**Exercise goal**
Extract every line from the entries below that contains the string "прочие", matching case exactly.

**Collected data entries**
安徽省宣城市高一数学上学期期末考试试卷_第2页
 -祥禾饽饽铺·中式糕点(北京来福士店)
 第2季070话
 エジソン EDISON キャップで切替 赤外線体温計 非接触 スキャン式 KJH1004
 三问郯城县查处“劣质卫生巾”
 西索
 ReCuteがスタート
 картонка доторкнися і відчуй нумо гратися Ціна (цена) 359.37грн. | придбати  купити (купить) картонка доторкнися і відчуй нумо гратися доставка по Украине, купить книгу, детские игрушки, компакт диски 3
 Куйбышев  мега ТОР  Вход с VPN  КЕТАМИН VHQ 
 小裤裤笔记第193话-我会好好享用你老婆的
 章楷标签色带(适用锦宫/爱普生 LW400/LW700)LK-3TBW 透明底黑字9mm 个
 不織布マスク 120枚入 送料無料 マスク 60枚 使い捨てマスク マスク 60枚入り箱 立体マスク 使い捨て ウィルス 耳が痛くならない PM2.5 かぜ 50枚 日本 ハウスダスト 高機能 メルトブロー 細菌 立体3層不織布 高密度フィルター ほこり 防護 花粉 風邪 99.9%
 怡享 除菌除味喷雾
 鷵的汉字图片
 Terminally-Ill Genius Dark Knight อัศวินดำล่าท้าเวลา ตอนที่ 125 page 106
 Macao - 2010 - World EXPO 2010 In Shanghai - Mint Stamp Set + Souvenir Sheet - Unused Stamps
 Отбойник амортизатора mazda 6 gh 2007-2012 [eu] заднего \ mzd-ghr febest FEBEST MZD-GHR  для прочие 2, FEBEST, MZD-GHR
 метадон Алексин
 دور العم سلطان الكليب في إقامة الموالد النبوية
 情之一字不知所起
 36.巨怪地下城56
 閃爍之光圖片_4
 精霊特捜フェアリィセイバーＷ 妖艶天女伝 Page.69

**Solution for this task**
 Отбойник амортизатора mazda 6 gh 2007-2012 [eu] заднего \ mzd-ghr febest FEBEST MZD-GHR  для прочие 2, FEBEST, MZD-GHR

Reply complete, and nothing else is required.